Connecting genetic diversity to seagrass productivity: Effects of genotypic richness, genetic relatedness and trait variation

Background/Question/Methods There is growing evidence that genetic variation within and among populations of key species plays an important role in ecosystem processes. Several experiments provide compelling evidence that the number of genotypes in an assemblage (genotypic richness) can influence critical ecosystem functions including productivity, resistance to disturbance and invasion or colonization success. However, these studies use only the number of genotypes as a measure of genetic diversity. Recent analyses of species diversity experiments show that phylogenetic or trait diversity may be a more reliable predictor of ecosystem functioning than simply the number of species. However, such approaches have not yet been applied to understanding the effects of genetic diversity on ecosystem functioning. Here we use new data on functional and genetic relatedness of eelgrass (Zostera marina) genotypes to re-analyze previous manipulations of the number of genotypes in experimental seagrass plots.
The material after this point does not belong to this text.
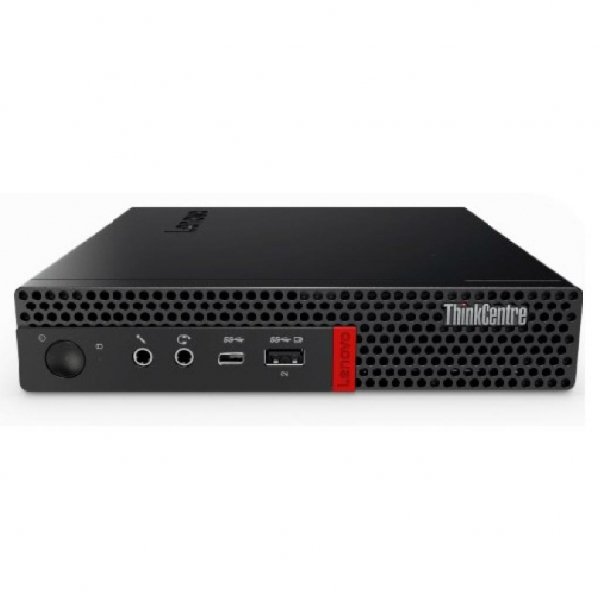 Комп'ютер Lenovo ThinkCentre M720 Tiny (10T7006ERU)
Specifically, we ask whether the number, genetic relatedness, or trait diversity of genotypes best explains the productivity of eelgrass assemblages. Because of both its ecological importance and its declining status in many locations, understanding what aspects of intraspecific diversity most closely predict population success may thus offer practical guidance for management and restoration activities.

Results/Conclusions We show that genetic relatedness is a better predictor of eelgrass productivity than simply the number of genotypes in an assemblage. In analyses for which trait data were available, functional diversity was an even better predictor than relatedness for productivity of plots with equivalent richness. Trait diversity and relatedness were strongly positively correlated, suggesting that a higher diversity of traits in more related assemblages may contribute to effects of relatedness on shoot density. Although this initially seems counterintuitive, our experimental mixtures lacked assemblages of very closely related genotypes. The positive relationship between relatedness and productivity may change when assemblages of highly related genotypes are considered. Experimental monocultures (highest possible relatedness) performed poorly relative to all mixtures, supporting this hypothesis. In addition, a field survey revealed a unimodal relationship between relatedness and shoot density suggesting that assemblages of both highly related and highly unrelated individuals perform poorly relative to intermediately related assemblages. Our evidence is consistent with both trait complementarity and cooperation among relatives as drivers of this relationship. Our work extends the relationship between phylogenetic distance and productivity from species diversity experiments to the within-species level.